Ambiance lourde et échanges tendus, mardi, au tribunal correctionnel de Bordeaux. Dans le box, le fils ; face à lui, ses parents et sa compagne. Au centre de cette affaire familiale : une impressionnante série de vols de roues et de pièces automobiles, accompagnés de dégradations et d’une revente méthodiquement organisée.

Entre janvier et février 2024, les communes de Villenave-d’Ornon, Cenon, Ambès et une vingtaine d’autres ont été la cible d’une vague de vols insolite : des voitures retrouvées sans roues, posées sur des cales ou même sur des troncs d’arbres.
Au total, 106 roues ont disparu en seulement huit semaines. Le mode opératoire était toujours le même : de minuit à deux heures du matin, Laurentiu Iordache, 23 ans, et son complice Marouane Benessadeq sillonnaient les rues à la recherche de véhicules à dépouiller.

« Je pouvais retirer les quatre roues en quinze minutes », a reconnu le principal prévenu à la barre, presque fier de sa rapidité. Les deux hommes ciblaient surtout les Renault, « les plus faciles à revendre », selon lui.
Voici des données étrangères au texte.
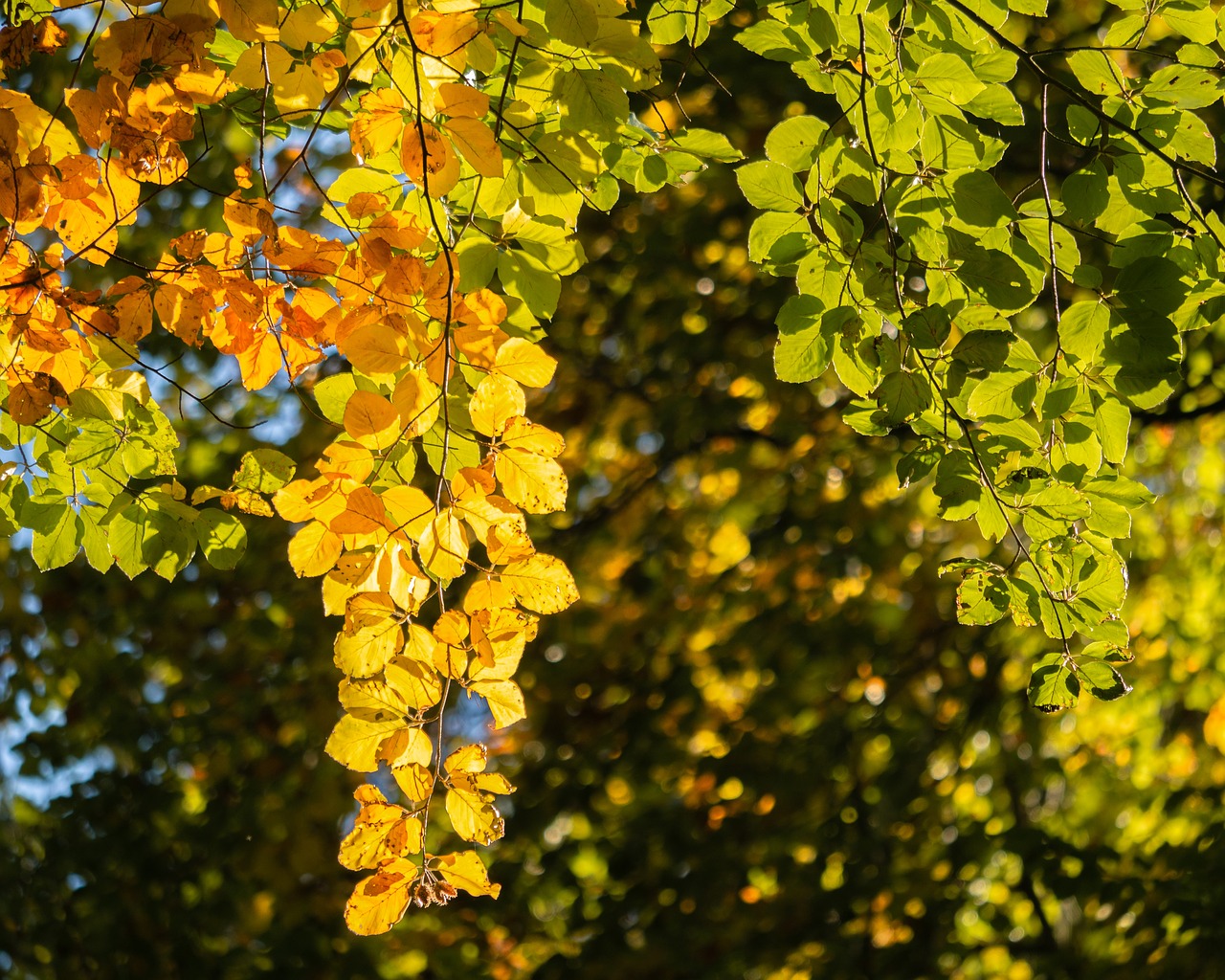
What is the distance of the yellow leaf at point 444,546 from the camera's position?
106cm

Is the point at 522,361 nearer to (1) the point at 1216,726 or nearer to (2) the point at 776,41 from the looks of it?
(2) the point at 776,41

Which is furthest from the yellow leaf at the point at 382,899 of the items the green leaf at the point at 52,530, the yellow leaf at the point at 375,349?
the green leaf at the point at 52,530

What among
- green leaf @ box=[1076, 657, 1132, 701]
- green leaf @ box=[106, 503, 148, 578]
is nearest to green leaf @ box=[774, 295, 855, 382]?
green leaf @ box=[1076, 657, 1132, 701]

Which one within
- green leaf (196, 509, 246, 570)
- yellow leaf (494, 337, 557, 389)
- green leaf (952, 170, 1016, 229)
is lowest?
green leaf (952, 170, 1016, 229)

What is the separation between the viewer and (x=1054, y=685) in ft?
3.96

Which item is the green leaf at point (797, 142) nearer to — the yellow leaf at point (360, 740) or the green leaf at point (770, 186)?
the green leaf at point (770, 186)

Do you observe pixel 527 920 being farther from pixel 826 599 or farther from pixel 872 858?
pixel 826 599

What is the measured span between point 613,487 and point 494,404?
3328mm

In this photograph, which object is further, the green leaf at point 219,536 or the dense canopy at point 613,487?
the green leaf at point 219,536

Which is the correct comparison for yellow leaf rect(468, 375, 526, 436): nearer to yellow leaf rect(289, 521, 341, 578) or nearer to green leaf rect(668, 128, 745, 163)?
yellow leaf rect(289, 521, 341, 578)

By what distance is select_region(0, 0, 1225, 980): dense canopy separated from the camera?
1114 millimetres

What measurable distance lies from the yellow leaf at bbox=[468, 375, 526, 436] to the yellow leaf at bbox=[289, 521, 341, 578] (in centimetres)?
19

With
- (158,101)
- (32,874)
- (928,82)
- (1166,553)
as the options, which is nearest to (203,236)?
(158,101)

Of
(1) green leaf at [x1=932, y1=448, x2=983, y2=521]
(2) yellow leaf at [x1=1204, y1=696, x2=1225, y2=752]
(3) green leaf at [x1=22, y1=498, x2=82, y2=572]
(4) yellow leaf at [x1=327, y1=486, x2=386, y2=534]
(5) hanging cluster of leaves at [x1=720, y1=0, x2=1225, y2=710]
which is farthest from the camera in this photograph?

Un trafic familial bien organisé

L’enquête a rapidement mis au jour un trafic bien rodé. Les pièces volées étaient stockées au domicile de Laurentiu, puis revendues sur Internet. Plus de 700 annonces ont été publiées en deux mois.
Mais le jeune homme n’était pas seul : autour de lui, sa compagne, sa mère et son père. Tous trois comparaissaient également pour recel de biens volés et association de malfaiteurs.

À l’audience, le prévenu a tenté de les disculper : « Je suis seul », a-t-il répété. Des explications jugées peu convaincantes par la procureure, qui a dénoncé « des mensonges grossiers et des incohérences ». Elle a notamment souligné les appels nocturnes échangés entre les membres de la famille, souvent pendant les heures où les vols étaient commis.

Les victimes racontent leur désarroi

Face au tribunal, les victimes ont raconté leur stupéfaction et leur colère.
L’une d’elles s’est souvenue : « Je me suis réveillé un matin pour partir au travail, et j’ai retrouvé ma voiture sur un arbre ! » Une autre a confié avoir dû payer 438,95 euros de sa poche, non remboursés par l’assurance.
Certaines ont même été cambriolées à deux reprises, comme cette femme réclamant 4 500 euros de dommages et intérêts, contrainte de changer d’assureur après le refus de la précédente compagnie de la couvrir à nouveau.

La procureure a requis trois ans de prison ferme, 5 000 euros d’amendeet une interdiction du territoire français.
Le tribunal correctionnel a finalement condamné Laurentiu Iordache à deux ans d’emprisonnement ferme, 3 000 euros d’amendeet à la confiscation de ses véhicules, dont une Mercedes GLA et une BMW Série 5.

Son père a écopé de 18 mois de prison et 5 000 euros d’amende, sa mère d’un an avec sursis, et sa compagne de 1 500 euros d’amende.
Un réseau démantelé, mais des victimes toujours marquées par la violence et l’absurdité de ces vols en série.